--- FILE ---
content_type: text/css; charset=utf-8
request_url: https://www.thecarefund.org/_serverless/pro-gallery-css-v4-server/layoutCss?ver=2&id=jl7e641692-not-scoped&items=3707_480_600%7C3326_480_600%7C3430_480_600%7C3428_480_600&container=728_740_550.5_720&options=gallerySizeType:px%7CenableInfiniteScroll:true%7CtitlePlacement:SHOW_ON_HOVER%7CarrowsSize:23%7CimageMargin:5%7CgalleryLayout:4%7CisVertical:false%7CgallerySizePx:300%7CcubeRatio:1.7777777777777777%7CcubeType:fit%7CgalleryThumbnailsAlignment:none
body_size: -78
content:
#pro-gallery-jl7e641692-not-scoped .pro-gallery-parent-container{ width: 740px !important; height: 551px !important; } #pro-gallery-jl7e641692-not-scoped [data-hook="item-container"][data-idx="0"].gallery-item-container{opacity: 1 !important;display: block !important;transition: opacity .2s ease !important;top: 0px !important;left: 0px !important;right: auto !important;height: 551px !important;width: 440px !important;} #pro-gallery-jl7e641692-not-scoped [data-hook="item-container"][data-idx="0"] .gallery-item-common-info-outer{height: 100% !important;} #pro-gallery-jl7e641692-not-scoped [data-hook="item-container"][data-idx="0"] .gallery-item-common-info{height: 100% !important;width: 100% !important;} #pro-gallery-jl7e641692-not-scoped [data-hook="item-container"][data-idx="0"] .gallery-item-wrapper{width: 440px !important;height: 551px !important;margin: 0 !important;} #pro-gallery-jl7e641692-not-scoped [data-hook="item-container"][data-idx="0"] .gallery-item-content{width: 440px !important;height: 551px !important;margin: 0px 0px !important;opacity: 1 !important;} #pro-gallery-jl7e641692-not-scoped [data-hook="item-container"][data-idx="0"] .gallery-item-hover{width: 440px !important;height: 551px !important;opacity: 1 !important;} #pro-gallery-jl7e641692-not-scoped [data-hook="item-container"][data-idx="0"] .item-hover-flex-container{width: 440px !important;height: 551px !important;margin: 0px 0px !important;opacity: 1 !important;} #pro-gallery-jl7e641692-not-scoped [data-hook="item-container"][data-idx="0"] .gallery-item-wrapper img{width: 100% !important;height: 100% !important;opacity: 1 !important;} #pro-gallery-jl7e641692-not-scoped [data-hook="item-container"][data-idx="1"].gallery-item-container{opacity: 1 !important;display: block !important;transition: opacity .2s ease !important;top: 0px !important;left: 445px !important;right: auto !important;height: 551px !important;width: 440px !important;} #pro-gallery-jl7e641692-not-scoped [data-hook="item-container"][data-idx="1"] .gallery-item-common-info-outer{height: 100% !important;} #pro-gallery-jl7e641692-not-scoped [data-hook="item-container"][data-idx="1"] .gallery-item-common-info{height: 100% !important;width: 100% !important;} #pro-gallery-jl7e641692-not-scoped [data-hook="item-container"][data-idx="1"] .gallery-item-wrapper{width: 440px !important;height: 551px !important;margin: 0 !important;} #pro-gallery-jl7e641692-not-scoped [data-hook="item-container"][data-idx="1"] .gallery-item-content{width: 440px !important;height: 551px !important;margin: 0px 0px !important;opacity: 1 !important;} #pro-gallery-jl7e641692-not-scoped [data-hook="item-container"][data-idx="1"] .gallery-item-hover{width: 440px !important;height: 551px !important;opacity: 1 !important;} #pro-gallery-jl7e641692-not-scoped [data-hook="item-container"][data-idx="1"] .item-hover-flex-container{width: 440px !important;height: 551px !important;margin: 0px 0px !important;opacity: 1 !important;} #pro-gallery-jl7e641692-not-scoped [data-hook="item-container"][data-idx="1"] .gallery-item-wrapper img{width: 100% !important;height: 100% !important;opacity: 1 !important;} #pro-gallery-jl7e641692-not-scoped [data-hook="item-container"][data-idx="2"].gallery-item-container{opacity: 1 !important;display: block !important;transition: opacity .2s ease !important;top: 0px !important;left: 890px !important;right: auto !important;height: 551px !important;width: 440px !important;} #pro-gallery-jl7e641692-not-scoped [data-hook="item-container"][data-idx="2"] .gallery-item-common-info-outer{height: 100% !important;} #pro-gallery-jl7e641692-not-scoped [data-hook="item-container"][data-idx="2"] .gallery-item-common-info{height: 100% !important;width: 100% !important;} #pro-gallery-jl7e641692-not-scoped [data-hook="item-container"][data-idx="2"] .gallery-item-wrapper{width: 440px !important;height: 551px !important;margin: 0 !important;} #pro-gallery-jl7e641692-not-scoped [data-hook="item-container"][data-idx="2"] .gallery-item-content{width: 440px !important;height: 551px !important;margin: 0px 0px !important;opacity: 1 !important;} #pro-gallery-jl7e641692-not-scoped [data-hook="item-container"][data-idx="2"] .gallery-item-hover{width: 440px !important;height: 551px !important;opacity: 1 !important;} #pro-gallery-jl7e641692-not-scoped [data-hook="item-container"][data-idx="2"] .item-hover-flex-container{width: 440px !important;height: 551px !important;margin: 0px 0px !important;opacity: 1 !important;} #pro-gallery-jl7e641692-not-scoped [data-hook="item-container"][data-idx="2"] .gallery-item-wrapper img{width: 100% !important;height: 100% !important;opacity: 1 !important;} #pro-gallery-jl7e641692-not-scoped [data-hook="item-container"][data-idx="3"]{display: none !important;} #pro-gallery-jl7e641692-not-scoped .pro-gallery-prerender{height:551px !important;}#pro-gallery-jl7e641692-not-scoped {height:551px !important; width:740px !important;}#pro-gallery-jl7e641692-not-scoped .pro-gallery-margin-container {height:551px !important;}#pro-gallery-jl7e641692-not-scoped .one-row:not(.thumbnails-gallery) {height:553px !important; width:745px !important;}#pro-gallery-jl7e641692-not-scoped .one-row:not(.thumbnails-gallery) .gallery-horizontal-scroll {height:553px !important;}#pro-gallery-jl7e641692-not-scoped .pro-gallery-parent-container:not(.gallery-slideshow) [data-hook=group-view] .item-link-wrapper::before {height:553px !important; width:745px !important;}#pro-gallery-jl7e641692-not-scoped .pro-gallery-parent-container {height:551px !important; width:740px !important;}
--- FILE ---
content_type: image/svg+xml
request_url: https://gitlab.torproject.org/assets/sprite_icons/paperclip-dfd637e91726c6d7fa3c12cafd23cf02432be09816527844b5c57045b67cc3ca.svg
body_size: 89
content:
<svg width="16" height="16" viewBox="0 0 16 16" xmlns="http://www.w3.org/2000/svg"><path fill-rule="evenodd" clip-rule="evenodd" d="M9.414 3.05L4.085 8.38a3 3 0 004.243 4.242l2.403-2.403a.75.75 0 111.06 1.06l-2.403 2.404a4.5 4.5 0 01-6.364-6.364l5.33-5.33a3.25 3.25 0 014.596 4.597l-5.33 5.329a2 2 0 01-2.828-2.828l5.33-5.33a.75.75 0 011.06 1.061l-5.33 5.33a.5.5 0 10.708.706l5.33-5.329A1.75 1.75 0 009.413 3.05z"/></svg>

----------------

What to work on: Each line in the data is to be written out precisely.

Answer for the task:
--- FILE ---
content_type: text/css; charset=utf-8
request_url: https://www.thecarefund.org/_serverless/pro-gallery-css-v4-server/layoutCss?ver=2&id=jl7e641692-not-scoped&items=3707_480_600%7C3326_480_600%7C3430_480_600%7C3428_480_600&container=728_740_550.5_720&options=gallerySizeType:px%7CenableInfiniteScroll:true%7CtitlePlacement:SHOW_ON_HOVER%7CarrowsSize:23%7CimageMargin:5%7CgalleryLayout:4%7CisVertical:false%7CgallerySizePx:300%7CcubeRatio:1.7777777777777777%7CcubeType:fit%7CgalleryThumbnailsAlignment:none
body_size: -78
content:
#pro-gallery-jl7e641692-not-scoped .pro-gallery-parent-container{ width: 740px !important; height: 551px !important; } #pro-gallery-jl7e641692-not-scoped [data-hook="item-container"][data-idx="0"].gallery-item-container{opacity: 1 !important;display: block !important;transition: opacity .2s ease !important;top: 0px !important;left: 0px !important;right: auto !important;height: 551px !important;width: 440px !important;} #pro-gallery-jl7e641692-not-scoped [data-hook="item-container"][data-idx="0"] .gallery-item-common-info-outer{height: 100% !important;} #pro-gallery-jl7e641692-not-scoped [data-hook="item-container"][data-idx="0"] .gallery-item-common-info{height: 100% !important;width: 100% !important;} #pro-gallery-jl7e641692-not-scoped [data-hook="item-container"][data-idx="0"] .gallery-item-wrapper{width: 440px !important;height: 551px !important;margin: 0 !important;} #pro-gallery-jl7e641692-not-scoped [data-hook="item-container"][data-idx="0"] .gallery-item-content{width: 440px !important;height: 551px !important;margin: 0px 0px !important;opacity: 1 !important;} #pro-gallery-jl7e641692-not-scoped [data-hook="item-container"][data-idx="0"] .gallery-item-hover{width: 440px !important;height: 551px !important;opacity: 1 !important;} #pro-gallery-jl7e641692-not-scoped [data-hook="item-container"][data-idx="0"] .item-hover-flex-container{width: 440px !important;height: 551px !important;margin: 0px 0px !important;opacity: 1 !important;} #pro-gallery-jl7e641692-not-scoped [data-hook="item-container"][data-idx="0"] .gallery-item-wrapper img{width: 100% !important;height: 100% !important;opacity: 1 !important;} #pro-gallery-jl7e641692-not-scoped [data-hook="item-container"][data-idx="1"].gallery-item-container{opacity: 1 !important;display: block !important;transition: opacity .2s ease !important;top: 0px !important;left: 445px !important;right: auto !important;height: 551px !important;width: 440px !important;} #pro-gallery-jl7e641692-not-scoped [data-hook="item-container"][data-idx="1"] .gallery-item-common-info-outer{height: 100% !important;} #pro-gallery-jl7e641692-not-scoped [data-hook="item-container"][data-idx="1"] .gallery-item-common-info{height: 100% !important;width: 100% !important;} #pro-gallery-jl7e641692-not-scoped [data-hook="item-container"][data-idx="1"] .gallery-item-wrapper{width: 440px !important;height: 551px !important;margin: 0 !important;} #pro-gallery-jl7e641692-not-scoped [data-hook="item-container"][data-idx="1"] .gallery-item-content{width: 440px !important;height: 551px !important;margin: 0px 0px !important;opacity: 1 !important;} #pro-gallery-jl7e641692-not-scoped [data-hook="item-container"][data-idx="1"] .gallery-item-hover{width: 440px !important;height: 551px !important;opacity: 1 !important;} #pro-gallery-jl7e641692-not-scoped [data-hook="item-container"][data-idx="1"] .item-hover-flex-container{width: 440px !important;height: 551px !important;margin: 0px 0px !important;opacity: 1 !important;} #pro-gallery-jl7e641692-not-scoped [data-hook="item-container"][data-idx="1"] .gallery-item-wrapper img{width: 100% !important;height: 100% !important;opacity: 1 !important;} #pro-gallery-jl7e641692-not-scoped [data-hook="item-container"][data-idx="2"].gallery-item-container{opacity: 1 !important;display: block !important;transition: opacity .2s ease !important;top: 0px !important;left: 890px !important;right: auto !important;height: 551px !important;width: 440px !important;} #pro-gallery-jl7e641692-not-scoped [data-hook="item-container"][data-idx="2"] .gallery-item-common-info-outer{height: 100% !important;} #pro-gallery-jl7e641692-not-scoped [data-hook="item-container"][data-idx="2"] .gallery-item-common-info{height: 100% !important;width: 100% !important;} #pro-gallery-jl7e641692-not-scoped [data-hook="item-container"][data-idx="2"] .gallery-item-wrapper{width: 440px !important;height: 551px !important;margin: 0 !important;} #pro-gallery-jl7e641692-not-scoped [data-hook="item-container"][data-idx="2"] .gallery-item-content{width: 440px !important;height: 551px !important;margin: 0px 0px !important;opacity: 1 !important;} #pro-gallery-jl7e641692-not-scoped [data-hook="item-container"][data-idx="2"] .gallery-item-hover{width: 440px !important;height: 551px !important;opacity: 1 !important;} #pro-gallery-jl7e641692-not-scoped [data-hook="item-container"][data-idx="2"] .item-hover-flex-container{width: 440px !important;height: 551px !important;margin: 0px 0px !important;opacity: 1 !important;} #pro-gallery-jl7e641692-not-scoped [data-hook="item-container"][data-idx="2"] .gallery-item-wrapper img{width: 100% !important;height: 100% !important;opacity: 1 !important;} #pro-gallery-jl7e641692-not-scoped [data-hook="item-container"][data-idx="3"]{display: none !important;} #pro-gallery-jl7e641692-not-scoped .pro-gallery-prerender{height:551px !important;}#pro-gallery-jl7e641692-not-scoped {height:551px !important; width:740px !important;}#pro-gallery-jl7e641692-not-scoped .pro-gallery-margin-container {height:551px !important;}#pro-gallery-jl7e641692-not-scoped .one-row:not(.thumbnails-gallery) {height:553px !important; width:745px !important;}#pro-gallery-jl7e641692-not-scoped .one-row:not(.thumbnails-gallery) .gallery-horizontal-scroll {height:553px !important;}#pro-gallery-jl7e641692-not-scoped .pro-gallery-parent-container:not(.gallery-slideshow) [data-hook=group-view] .item-link-wrapper::before {height:553px !important; width:745px !important;}#pro-gallery-jl7e641692-not-scoped .pro-gallery-parent-container {height:551px !important; width:740px !important;}
--- FILE ---
content_type: image/svg+xml
request_url: https://gitlab.torproject.org/assets/sprite_icons/paperclip-dfd637e91726c6d7fa3c12cafd23cf02432be09816527844b5c57045b67cc3ca.svg
body_size: 89
content:
<svg width="16" height="16" viewBox="0 0 16 16" xmlns="http://www.w3.org/2000/svg"><path fill-rule="evenodd" clip-rule="evenodd" d="M9.414 3.05L4.085 8.38a3 3 0 004.243 4.242l2.403-2.403a.75.75 0 111.06 1.06l-2.403 2.404a4.5 4.5 0 01-6.364-6.364l5.33-5.33a3.25 3.25 0 014.596 4.597l-5.33 5.329a2 2 0 01-2.828-2.828l5.33-5.33a.75.75 0 011.06 1.061l-5.33 5.33a.5.5 0 10.708.706l5.33-5.329A1.75 1.75 0 009.413 3.05z"/></svg>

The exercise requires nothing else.